▶ REQUESTS
1 - Render the following sentence from the estate tax passage into Spanish: "In this article, they use empirical data to demonstrate that inherited wealth reduces economic growth."
2 - From the estate tax passage, extract the span that begins at the words "Death taxes, and" and ends after the words "most national elections.".

▶ EXTRACTED TEXT
=-=-=-=-=

Death taxes, and political arguments over such taxes, rival death itself as one of life’s certainties. In 21st Century America, of course, the federal estate tax is a perennial political hot potato in most national elections.

But didn’t we just resolve the federal estate tax issue by making the last round “permanent?”   Not so – the debate has just been resurrected.   Professor Paul L. Caron, author of the very popular tax blog (the Tax Prof Blog) along with Professor James R. Repetti, have published an article destined to become much read and debated called “Occupy the Tax Code: Using the Estate Tax to Reduce Inequality and Spur Economic Growth.”[1]   In this article, they use empirical data to demonstrate that inherited wealth reduces economic growth.

=-=-=-=-=

▶ SUPPLIED INFORMATION
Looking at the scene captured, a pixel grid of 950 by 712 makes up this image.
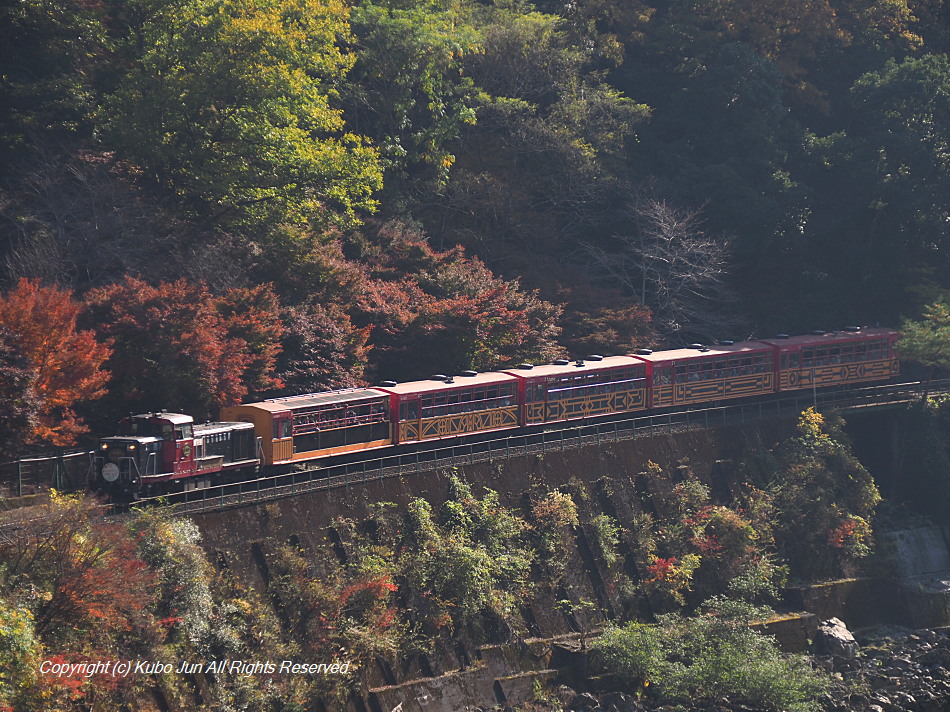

=-=-=-=-=

▶ THE RESPONSES
1 - En este artículo, utilizan datos empíricos para demostrar que la riqueza heredada reduce el crecimiento económico.

2 -
Death taxes, and political arguments over such taxes, rival death itself as one of life’s certainties. In 21st Century America, of course, the federal estate tax is a perennial political hot potato in most national elections.